= CAMEO3D =

Continuous Automated Model EvaluatiOn (CAMEO) is a community-wide project to continuously evaluate the accuracy and reliability of protein structure prediction servers in a fully automated manner. CAMEO is a continuous and fully automated complement to the bi-annual CASP experiment.

Currently, CAMEO evaluates predictions for predicted three-dimensional protein structures (3D), ligand binding site predictions in proteins (LB), and model quality estimation tools (QE).

==Workflow==
CAMEO performs blind assessment of protein structure prediction techniques based on the weekly releases of newly determined experimental structures by the Protein Databank (PDB). The amino acid sequences of soon to be released protein structures are submitted to the participating web-servers.
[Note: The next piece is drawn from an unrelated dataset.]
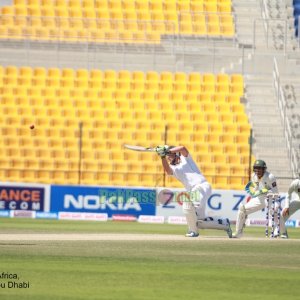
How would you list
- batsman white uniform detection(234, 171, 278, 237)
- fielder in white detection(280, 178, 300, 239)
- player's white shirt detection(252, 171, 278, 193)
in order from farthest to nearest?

The web-servers return their predictions to CAMEO, and predictions received before the experimental structures have been released are included in the assessment of prediction accuracy. In contrast to the CASP experiment, the comparison between prediction and reference data is fully automated, and therefore requires numerical distance measures which are robust against relative domain movements.

==History==
CAMEO was developed as part of the Protein Model Portal module of the Structural Biology Knowledge Base as part of the Protein Structure Initiative. CAMEO is being developed by the computational structural biology group at the SIB Swiss Institute of Bioinformatics and the Biozentrum, University of Basel.

Earlier projects with similar aims were EVA and LiveBench.